The amazing revelation in the case is that the three authorities had two sets of bonds outstanding at the same time for the same projects.

Although Bill Eiland, the executive director of Southeast who handles the administrative affairs of the other two boards, said the 1985 bonds were to be used to refinance and pay off the old bonds, he admitted that the refinancing never took place.
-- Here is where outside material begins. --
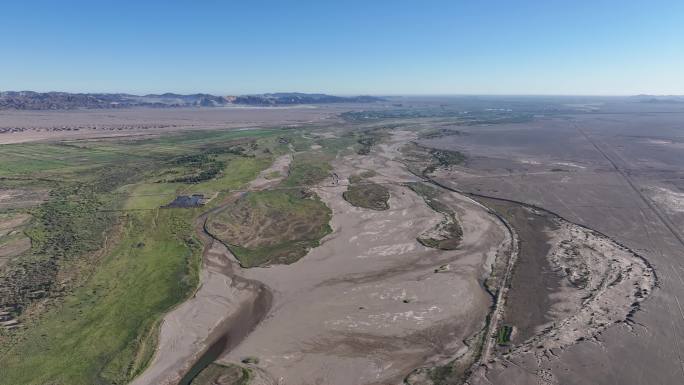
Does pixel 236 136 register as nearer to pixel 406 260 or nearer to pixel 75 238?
pixel 75 238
A subsequent investigation by Lynn Stevens Hume, a reporter for The Bond Buyer, revealed that the proceeds of the 1985 bonds are locked into guaranteed investment contracts that do not mature until 1993 and the documents for the issues say nothing about any refunding plans.

The 1982 issue, which was to mature on Dec. 1, 1992, was finally called on Sept. 4, 1990, but only after the IRS began probing the 1985 issues.

It is not surprising that the two 1985 Texas deals included a familiar cast of characters -- Matthews & Wright Inc. and the bond counsel firm of Stubbeman, McRae, Sealy, Laughlin & Browder -- involved in numerous other abusive escrow deals.

What is most revealing is that this case shows for the first time that some issuers of black-box and escrow deals were not the naive, innocent victims of overly aggressive underwriters and bond counsel that some would like the rest of us to believe.

The revelations show that the two Texas authorities appeared to be willing participants in the arbitrage scam.

While going after bondholders in abusive deals has been the primary enforcement tool available to the IRS, the details that have emerged about the Texas deals point up the desperate need for the development of alternative enforcement penalties that the agency could use to penalize the real participants in abusive deals, including, in this case, the issuers.

The latest revelations make it imperative that the IRS and responsible market participants start working together to develop a system tha goes after the real abusers in a deal and not the individual bondholders.